_TEXT PROVIDED_
>>>>

Telstra has announced an ambitious plan to roll out public Wi-Fi zones that will allow customers to use their own data plans while they're away from home. But there's a catch: users will need to "share" their broadband with others in order to access the hotspots.

Plantronics, CC BY-ND 2.0

The new project was announced by Telstra CEO David Thodey, who said the company was looking to roll out as many as 2 million hotspots in five years as part of the $100 million plan. The network is expected to officially launch in early 2015.

The hotspots will be created thanks to the launch of a new modem for customers, known as the Telstra Gateway Max modem, which allows for network sharing between users.

Promoting the new access technology, Telstra said customers will be able to go online in more ways than ever before.

"For the first time you'll be able to use your home broadband allowance outside the house...all you have to do is share a little bit of your broadband access with others -- you can use their hotspots, they can use yours."

Speaking about the plan, CEO David Thodey said the network would provide a "ubiquity of access".

"Telstra's new Wi-Fi network will broaden the choice of connection giving people a convenient way to get online using their portable devices when spending time at a hotspot," he said. "It will offer our customers the unique option to seamlessly use their home broadband allowance inside and outside the home.

"It's another wireless access network technology, so it's going to give customers greater choice.

"It's a bit innovative, a bit different.

Telstra customers will be able to access the hotspot network for free, though usage will go against the user's at-home data allowance. Non-Telstra customers will also be able to access the hotspot network "for a small daily fee".

In addition to new modems, Telstra is planning to build its own network of roughly 8,000 hotspots in more than 100 cities and towns to grant additional wireless access. The telco says it will "work with thousands of small businesses...[and] partner with councils, business enterprises and governments" to bring hotspots to cafes, shops, parks and stadiums.

<<<<

_DIRECTIONS_
[1] According to the Telstra Wi-Fi article, how many hotspots does the company aim to roll out within five years?
[2] Please reproduce the part of the Telstra Wi-Fi article between "Telstra has announced" and "sharing between users.", inclusive.

_DATA RECORDS_
>>>>

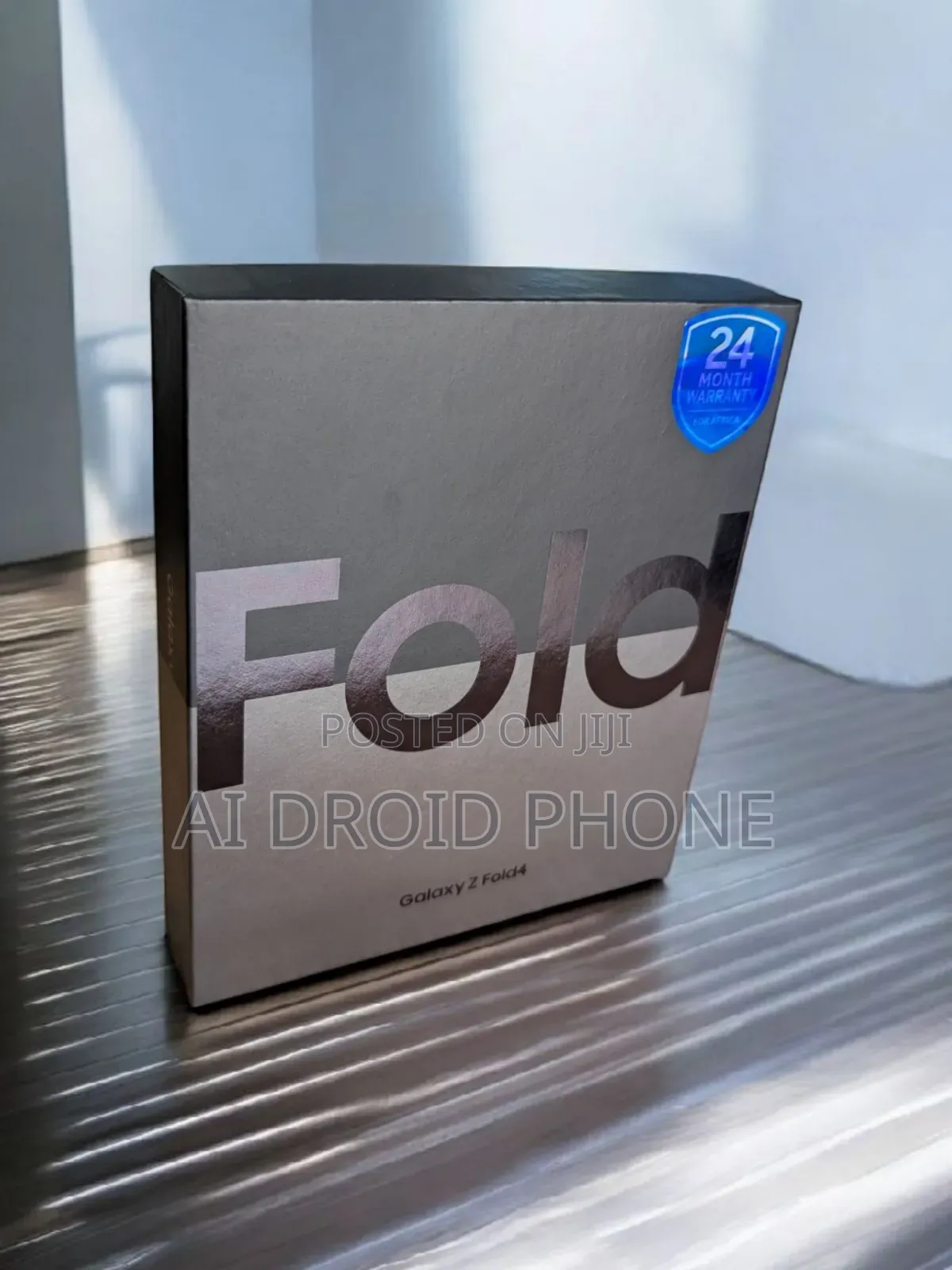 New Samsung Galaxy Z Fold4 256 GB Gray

<<<<
>>>>

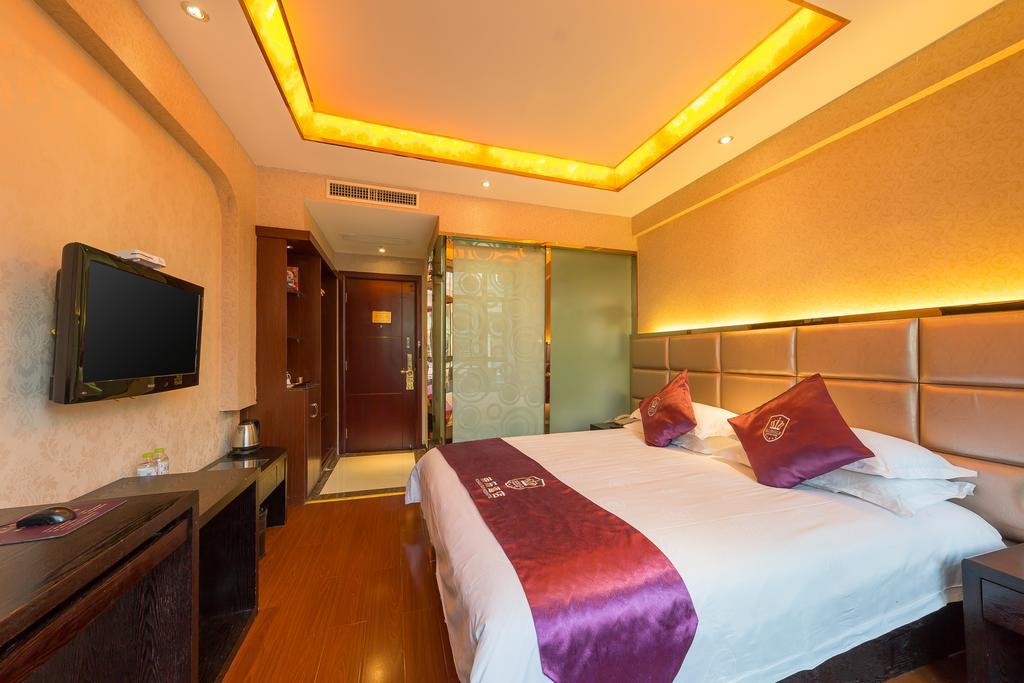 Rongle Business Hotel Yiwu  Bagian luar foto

<<<<

_SOLUTIONS BELOW_
[1] As many as 2 million hotspots.

[2]
Telstra has announced an ambitious plan to roll out public Wi-Fi zones that will allow customers to use their own data plans while they're away from home. But there's a catch: users will need to "share" their broadband with others in order to access the hotspots.

Plantronics, CC BY-ND 2.0

The new project was announced by Telstra CEO David Thodey, who said the company was looking to roll out as many as 2 million hotspots in five years as part of the $100 million plan. The network is expected to officially launch in early 2015.

The hotspots will be created thanks to the launch of a new modem for customers, known as the Telstra Gateway Max modem, which allows for network sharing between users.